» **Records**:
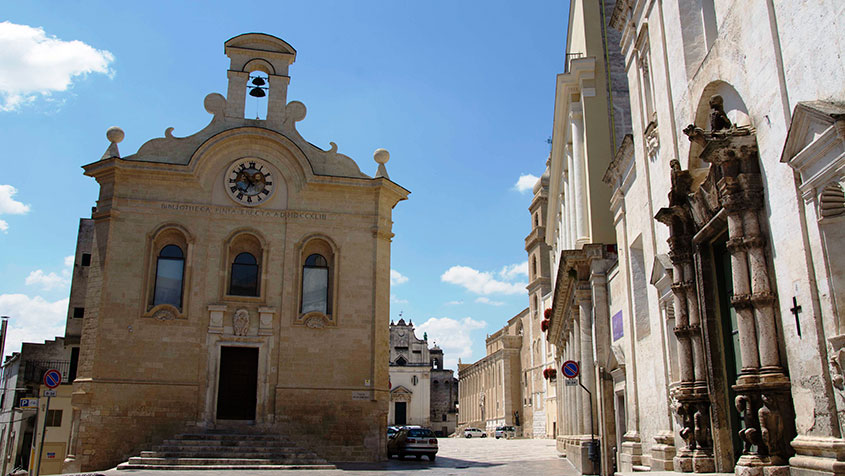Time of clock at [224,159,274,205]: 6:52
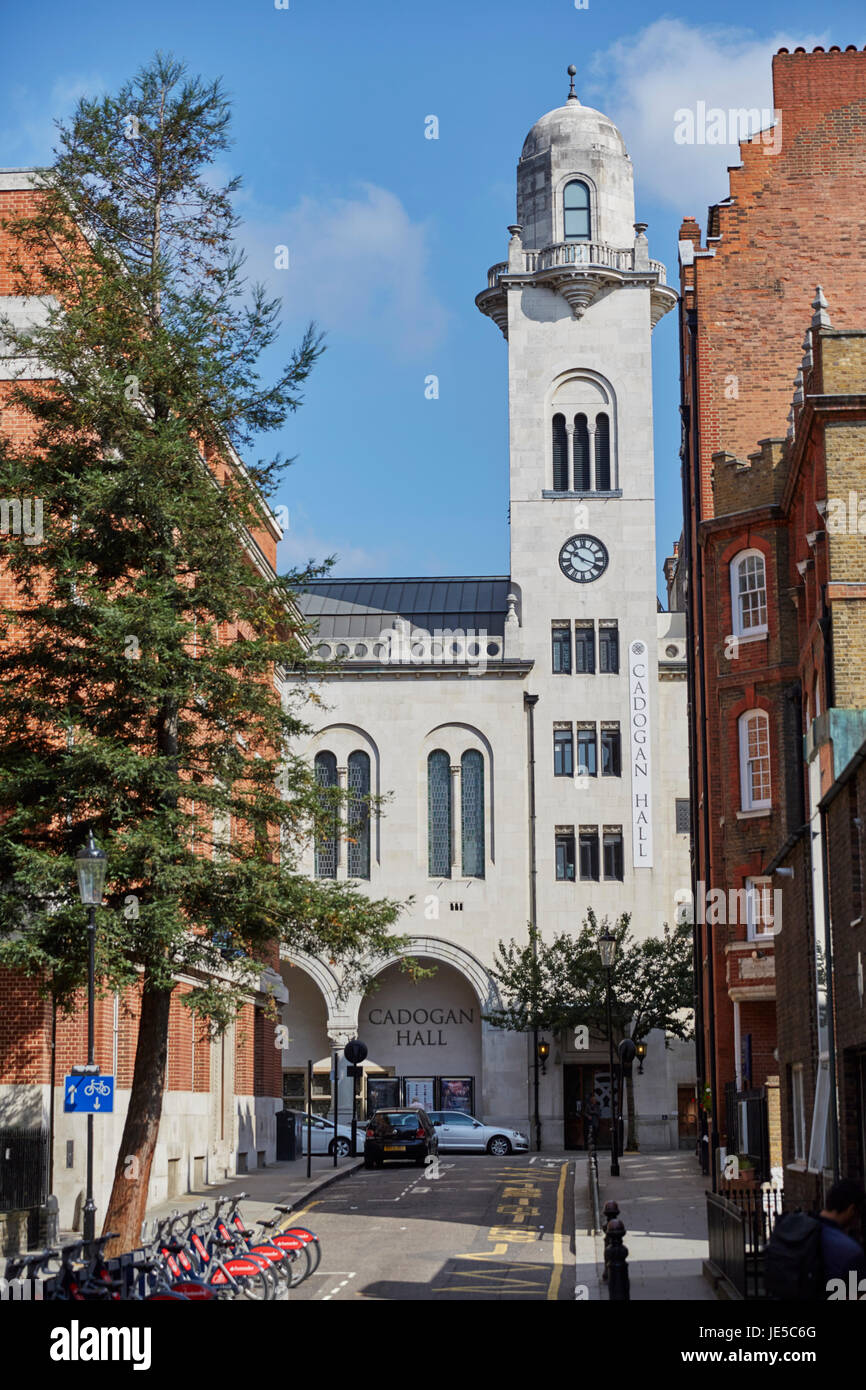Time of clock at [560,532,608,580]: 10:18
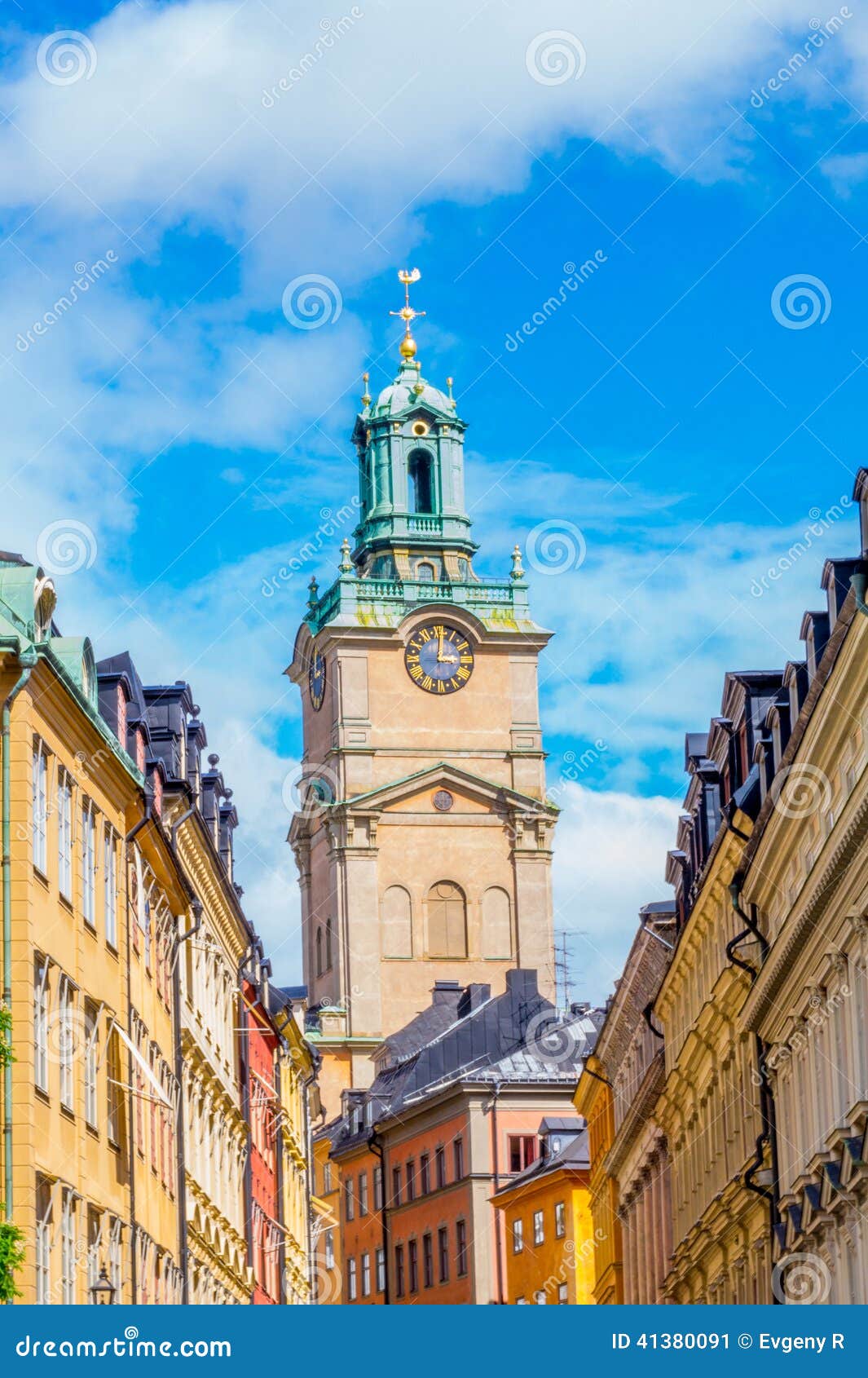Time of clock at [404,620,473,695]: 3:00
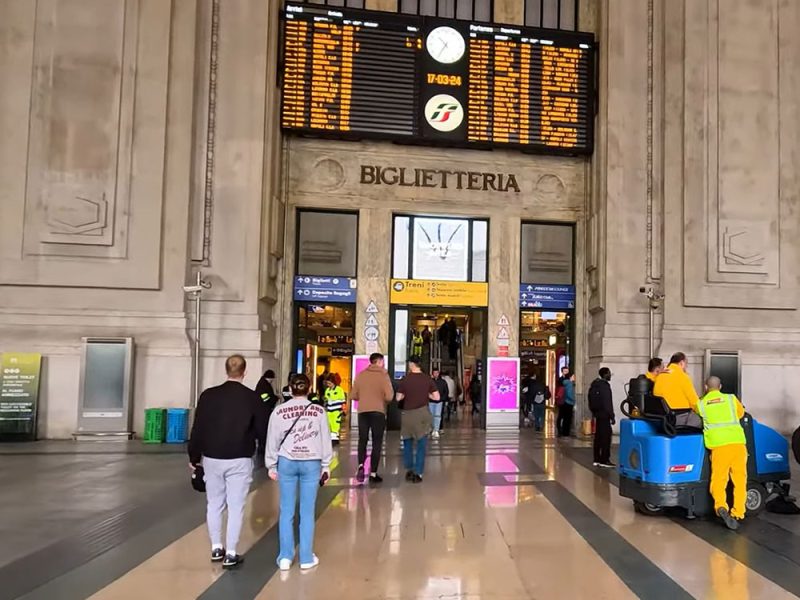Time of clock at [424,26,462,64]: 10:35
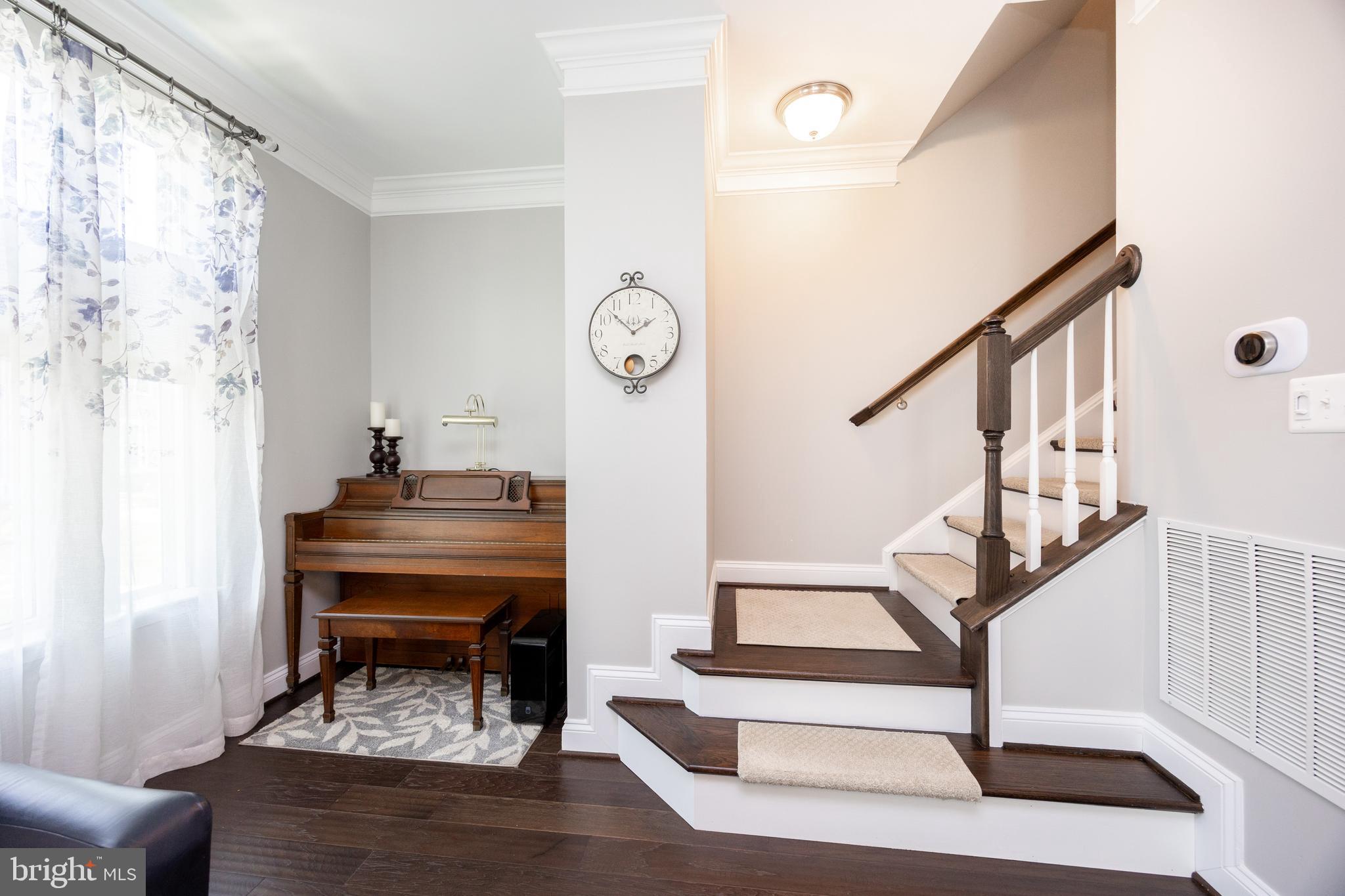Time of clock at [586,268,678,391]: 1:52
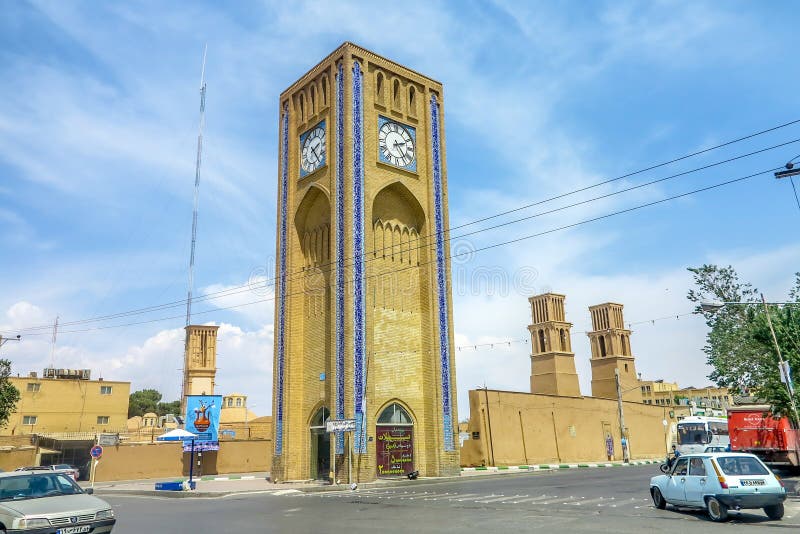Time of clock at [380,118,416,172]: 2:23
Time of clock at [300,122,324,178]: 2:23
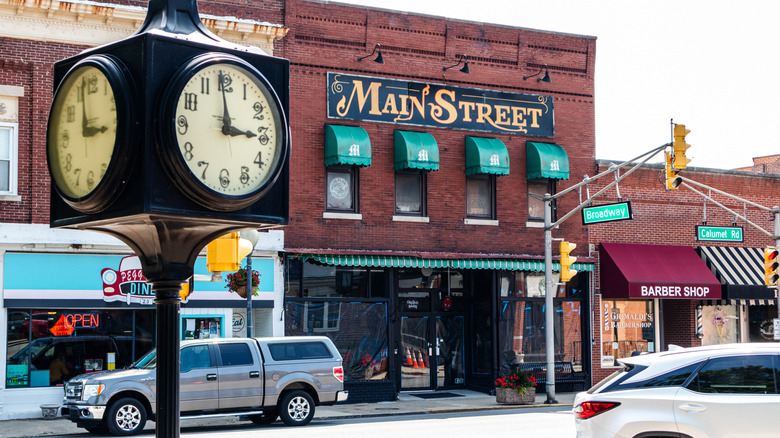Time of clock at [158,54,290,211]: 2:58
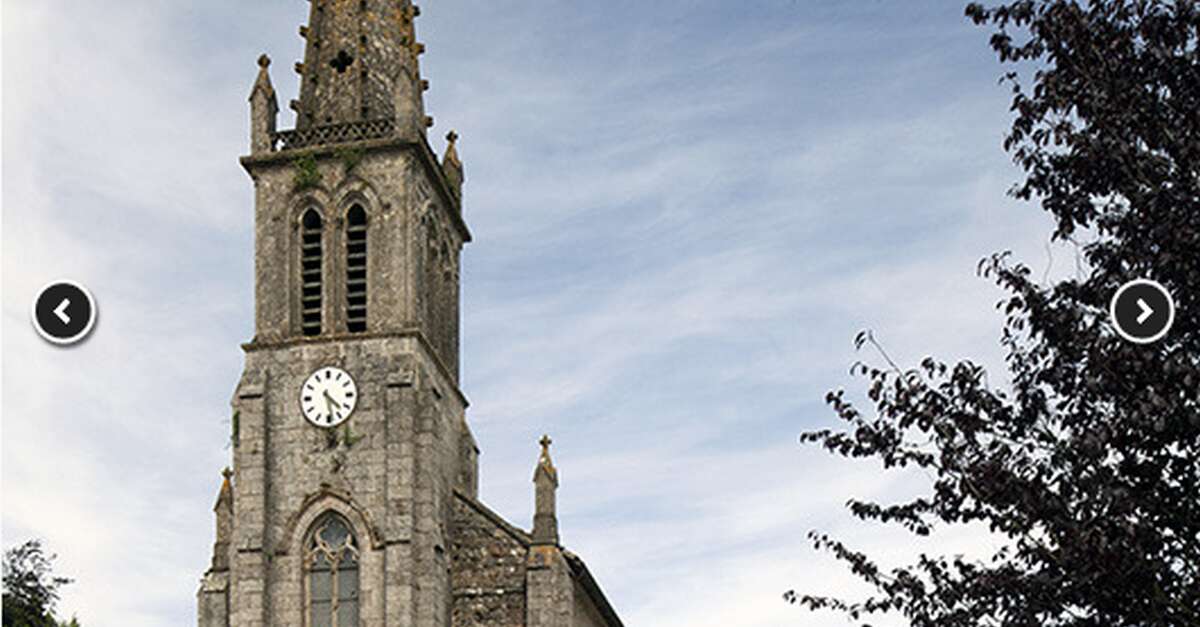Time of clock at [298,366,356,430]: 4:28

» **Work instructions**:
Rewrite every line of the data above, changing "clock" to "watch" and keeping everything else the same. Don't include the pictures in your answer.

» **Solution below**:
Time of watch at [224,159,274,205]: 6:52
Time of watch at [560,532,608,580]: 10:18
Time of watch at [404,620,473,695]: 3:00
Time of watch at [424,26,462,64]: 10:35
Time of watch at [586,268,678,391]: 1:52
Time of watch at [380,118,416,172]: 2:23
Time of watch at [300,122,324,178]: 2:23
Time of watch at [158,54,290,211]: 2:58
Time of watch at [298,366,356,430]: 4:28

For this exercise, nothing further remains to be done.